◆ **SUPPLIED PASSAGE**:
***
The Regulator for Charities in England and Wales

The Companies Act 2006

If you are a director of a charity established as a company registered with Companies House, you will need to be aware of the Companies Act 2006. It is being brought into effect in several stages – some provisions are already in force, some are due to take effect later this year and others are expected to be implemented in October 2009. There are a number of changes which affect charitable companies.

In this summary, we have :

More detailed information about the Act can be found on the Companies House website.

1. Main changes for charitable companies

(a) Already in force:-

  • Directors’ duties. The Act identifies new duties for directors, including the duty to act in the way s/he considers, in good faith, would be most likely to achieve the purposes of the company (s.172).
  • Casting vote. A Chairperson under articles adopted after 1 October 2007 cannot have a casting vote at a general meeting (but can at a meeting of the directors where permitted by the Articles of Association).
  • Annual General Meetings. There is no requirement for a company to hold an AGM (although it continues to be good practice for the articles of charities to make provision for them).
  • Extraordinary General Meetings. The category of “extraordinary” general meetings has been discontinued. Meetings of the company are now simply “general meetings”. Although only 14 days’ notice is required for a general meeting, the articles can make provision for longer notice and directors may wish to do so for certain types of general meeting such as AGMs or general meetings at which special resolutions are being considered.
  • Short notice meetings. Where members wish to call a company general meeting at short notice, the Companies Act 2006 requires a minimum 90% of members to support this (s.307).
  • Members’ right to appoint proxies. Members of charitable companies have the right to appoint proxies and notices of general meetings must refer to this right (ss. 324 and 325).
  • Written resolutions. Members may agree in writing to resolutions – there is no longer a requirement for unanimity. Instead, a simple majority is needed for ordinary written resolutions and a 75% majority for special written resolutions (ss.282 and 283, 288 to 300).
  • Company Secretary. It is no longer necessary to have a company secretary (s.270).
  • Accounting. The requirements for preparation and scrutiny of the accounts of charitable companies (Part 16, Chapter 1) have been brought into line with those for non-company charities. Our guidance Charity reporting and accounting : the essentials (CC15) provides further information on these requirements.
***
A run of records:
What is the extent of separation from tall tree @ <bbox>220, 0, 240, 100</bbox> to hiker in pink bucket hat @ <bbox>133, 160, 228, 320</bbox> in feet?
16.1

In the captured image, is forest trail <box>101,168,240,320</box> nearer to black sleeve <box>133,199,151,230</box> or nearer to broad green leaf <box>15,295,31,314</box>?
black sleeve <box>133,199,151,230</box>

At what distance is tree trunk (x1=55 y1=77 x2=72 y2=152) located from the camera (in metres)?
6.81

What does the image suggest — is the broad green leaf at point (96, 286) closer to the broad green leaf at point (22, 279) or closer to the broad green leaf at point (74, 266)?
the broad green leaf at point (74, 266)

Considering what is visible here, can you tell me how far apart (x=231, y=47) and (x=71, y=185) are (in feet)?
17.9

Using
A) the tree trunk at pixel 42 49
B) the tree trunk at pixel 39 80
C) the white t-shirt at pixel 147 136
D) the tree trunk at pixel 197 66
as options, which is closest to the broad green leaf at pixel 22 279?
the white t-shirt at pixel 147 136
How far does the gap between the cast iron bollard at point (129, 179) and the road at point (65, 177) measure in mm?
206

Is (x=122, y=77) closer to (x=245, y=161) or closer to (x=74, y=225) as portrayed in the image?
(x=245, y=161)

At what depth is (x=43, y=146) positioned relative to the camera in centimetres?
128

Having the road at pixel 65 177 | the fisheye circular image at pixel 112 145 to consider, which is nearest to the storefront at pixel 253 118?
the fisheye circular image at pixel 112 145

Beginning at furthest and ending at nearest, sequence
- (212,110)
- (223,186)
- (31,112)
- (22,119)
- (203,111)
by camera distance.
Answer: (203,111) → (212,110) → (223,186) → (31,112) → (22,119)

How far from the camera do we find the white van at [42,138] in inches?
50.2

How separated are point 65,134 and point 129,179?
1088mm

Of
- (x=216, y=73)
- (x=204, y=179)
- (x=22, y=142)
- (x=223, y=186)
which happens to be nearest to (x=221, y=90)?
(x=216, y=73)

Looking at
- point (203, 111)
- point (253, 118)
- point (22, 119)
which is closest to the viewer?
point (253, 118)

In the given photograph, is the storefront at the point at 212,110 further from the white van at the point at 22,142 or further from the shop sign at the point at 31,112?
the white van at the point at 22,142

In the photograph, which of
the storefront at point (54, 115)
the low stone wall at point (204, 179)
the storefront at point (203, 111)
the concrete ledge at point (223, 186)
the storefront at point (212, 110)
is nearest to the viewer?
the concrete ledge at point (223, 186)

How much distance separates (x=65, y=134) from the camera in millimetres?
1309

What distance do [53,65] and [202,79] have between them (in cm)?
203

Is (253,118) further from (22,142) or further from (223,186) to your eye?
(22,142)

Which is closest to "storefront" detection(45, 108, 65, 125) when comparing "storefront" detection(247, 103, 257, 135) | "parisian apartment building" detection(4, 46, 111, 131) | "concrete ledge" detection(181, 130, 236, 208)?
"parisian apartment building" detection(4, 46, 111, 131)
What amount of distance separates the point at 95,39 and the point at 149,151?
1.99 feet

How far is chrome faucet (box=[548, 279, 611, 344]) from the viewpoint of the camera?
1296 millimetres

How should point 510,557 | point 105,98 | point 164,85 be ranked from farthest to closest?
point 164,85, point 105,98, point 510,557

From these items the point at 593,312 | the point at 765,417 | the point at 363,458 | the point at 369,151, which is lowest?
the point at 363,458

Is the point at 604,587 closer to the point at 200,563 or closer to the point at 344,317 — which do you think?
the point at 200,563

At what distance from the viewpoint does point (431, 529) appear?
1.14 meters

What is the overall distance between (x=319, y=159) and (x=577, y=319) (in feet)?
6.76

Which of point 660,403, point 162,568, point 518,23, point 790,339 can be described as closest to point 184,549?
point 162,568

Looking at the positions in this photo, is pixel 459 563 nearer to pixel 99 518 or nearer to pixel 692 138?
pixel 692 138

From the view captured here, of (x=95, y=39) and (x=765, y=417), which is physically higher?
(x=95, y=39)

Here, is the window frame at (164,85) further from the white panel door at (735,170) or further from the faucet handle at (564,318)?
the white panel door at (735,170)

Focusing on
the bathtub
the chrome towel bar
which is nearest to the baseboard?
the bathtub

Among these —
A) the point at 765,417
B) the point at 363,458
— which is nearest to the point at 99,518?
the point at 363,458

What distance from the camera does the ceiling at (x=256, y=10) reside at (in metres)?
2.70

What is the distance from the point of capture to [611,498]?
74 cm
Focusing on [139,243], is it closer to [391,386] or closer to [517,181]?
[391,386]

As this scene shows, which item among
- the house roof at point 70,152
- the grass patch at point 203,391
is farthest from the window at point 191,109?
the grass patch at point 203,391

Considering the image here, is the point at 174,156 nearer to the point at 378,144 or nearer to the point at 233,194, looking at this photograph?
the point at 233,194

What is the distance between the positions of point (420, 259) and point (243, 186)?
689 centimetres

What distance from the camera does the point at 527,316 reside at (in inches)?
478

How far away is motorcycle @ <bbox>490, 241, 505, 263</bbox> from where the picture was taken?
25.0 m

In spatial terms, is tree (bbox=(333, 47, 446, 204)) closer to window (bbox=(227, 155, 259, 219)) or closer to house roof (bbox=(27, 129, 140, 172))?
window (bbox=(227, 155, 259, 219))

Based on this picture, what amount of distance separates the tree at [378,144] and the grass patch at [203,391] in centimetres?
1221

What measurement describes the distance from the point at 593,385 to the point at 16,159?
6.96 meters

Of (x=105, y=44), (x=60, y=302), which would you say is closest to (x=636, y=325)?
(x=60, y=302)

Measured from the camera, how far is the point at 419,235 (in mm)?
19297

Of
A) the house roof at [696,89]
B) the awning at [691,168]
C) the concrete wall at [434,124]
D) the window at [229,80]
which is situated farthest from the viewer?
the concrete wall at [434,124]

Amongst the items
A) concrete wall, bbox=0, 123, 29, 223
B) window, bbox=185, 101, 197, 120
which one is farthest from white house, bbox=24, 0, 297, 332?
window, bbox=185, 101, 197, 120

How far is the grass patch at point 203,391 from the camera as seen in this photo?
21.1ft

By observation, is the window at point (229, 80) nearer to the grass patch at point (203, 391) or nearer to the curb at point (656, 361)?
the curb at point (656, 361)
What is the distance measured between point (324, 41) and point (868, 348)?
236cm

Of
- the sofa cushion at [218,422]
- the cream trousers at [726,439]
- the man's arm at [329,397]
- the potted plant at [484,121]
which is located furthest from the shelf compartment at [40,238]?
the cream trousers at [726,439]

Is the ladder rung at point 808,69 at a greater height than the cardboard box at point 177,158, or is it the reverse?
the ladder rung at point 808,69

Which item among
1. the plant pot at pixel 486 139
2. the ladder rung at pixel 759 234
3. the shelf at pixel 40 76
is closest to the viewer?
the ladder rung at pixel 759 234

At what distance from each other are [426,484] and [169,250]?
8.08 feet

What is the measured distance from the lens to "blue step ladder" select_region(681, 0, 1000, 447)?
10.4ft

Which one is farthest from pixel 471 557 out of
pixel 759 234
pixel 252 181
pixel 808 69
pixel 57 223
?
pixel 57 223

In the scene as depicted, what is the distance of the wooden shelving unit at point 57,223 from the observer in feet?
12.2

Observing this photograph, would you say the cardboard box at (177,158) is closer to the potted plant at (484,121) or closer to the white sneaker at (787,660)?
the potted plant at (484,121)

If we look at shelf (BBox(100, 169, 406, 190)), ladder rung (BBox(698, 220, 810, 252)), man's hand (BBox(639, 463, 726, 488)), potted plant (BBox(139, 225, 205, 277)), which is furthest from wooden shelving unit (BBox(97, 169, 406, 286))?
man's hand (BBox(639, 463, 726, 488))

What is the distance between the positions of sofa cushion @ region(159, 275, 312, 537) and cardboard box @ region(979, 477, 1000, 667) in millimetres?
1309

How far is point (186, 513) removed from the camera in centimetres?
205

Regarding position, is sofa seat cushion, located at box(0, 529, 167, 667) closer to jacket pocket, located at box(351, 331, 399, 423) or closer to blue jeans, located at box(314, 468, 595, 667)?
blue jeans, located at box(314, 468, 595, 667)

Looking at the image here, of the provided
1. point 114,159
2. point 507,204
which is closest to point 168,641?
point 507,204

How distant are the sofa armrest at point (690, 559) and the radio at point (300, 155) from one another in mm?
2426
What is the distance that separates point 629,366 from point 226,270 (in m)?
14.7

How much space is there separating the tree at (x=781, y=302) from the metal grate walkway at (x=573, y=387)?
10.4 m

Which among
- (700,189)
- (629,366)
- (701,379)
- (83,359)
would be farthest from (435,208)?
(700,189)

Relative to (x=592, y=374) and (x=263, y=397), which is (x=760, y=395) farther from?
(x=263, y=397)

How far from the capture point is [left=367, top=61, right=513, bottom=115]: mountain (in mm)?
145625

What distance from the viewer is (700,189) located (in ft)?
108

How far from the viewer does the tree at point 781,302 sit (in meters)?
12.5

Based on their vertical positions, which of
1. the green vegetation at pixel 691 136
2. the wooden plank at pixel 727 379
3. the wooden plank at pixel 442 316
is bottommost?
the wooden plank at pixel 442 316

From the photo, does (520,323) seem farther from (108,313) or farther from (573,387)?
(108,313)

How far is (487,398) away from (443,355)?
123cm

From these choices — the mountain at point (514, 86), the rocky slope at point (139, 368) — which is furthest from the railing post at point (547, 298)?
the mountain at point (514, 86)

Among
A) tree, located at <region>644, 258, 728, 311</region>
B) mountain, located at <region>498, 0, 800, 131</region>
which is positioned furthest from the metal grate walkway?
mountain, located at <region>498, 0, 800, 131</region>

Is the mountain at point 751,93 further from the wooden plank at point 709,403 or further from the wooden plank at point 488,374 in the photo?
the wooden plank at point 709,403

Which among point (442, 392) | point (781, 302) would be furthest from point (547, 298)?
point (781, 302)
***
◆ **WHAT YOU ARE ASKED TO DO**:
Reproduce everything in the Companies Act summary from "In this summary, we" down to "provision for them).", substituting "Chair" for "Chairperson".

◆ **SOLUTION BELOW**:
In this summary, we have :

More detailed information about the Act can be found on the Companies House website.

1. Main changes for charitable companies

(a) Already in force:-

  • Directors’ duties. The Act identifies new duties for directors, including the duty to act in the way s/he considers, in good faith, would be most likely to achieve the purposes of the company (s.172).
  • Casting vote. A Chair under articles adopted after 1 October 2007 cannot have a casting vote at a general meeting (but can at a meeting of the directors where permitted by the Articles of Association).
  • Annual General Meetings. There is no requirement for a company to hold an AGM (although it continues to be good practice for the articles of charities to make provision for them).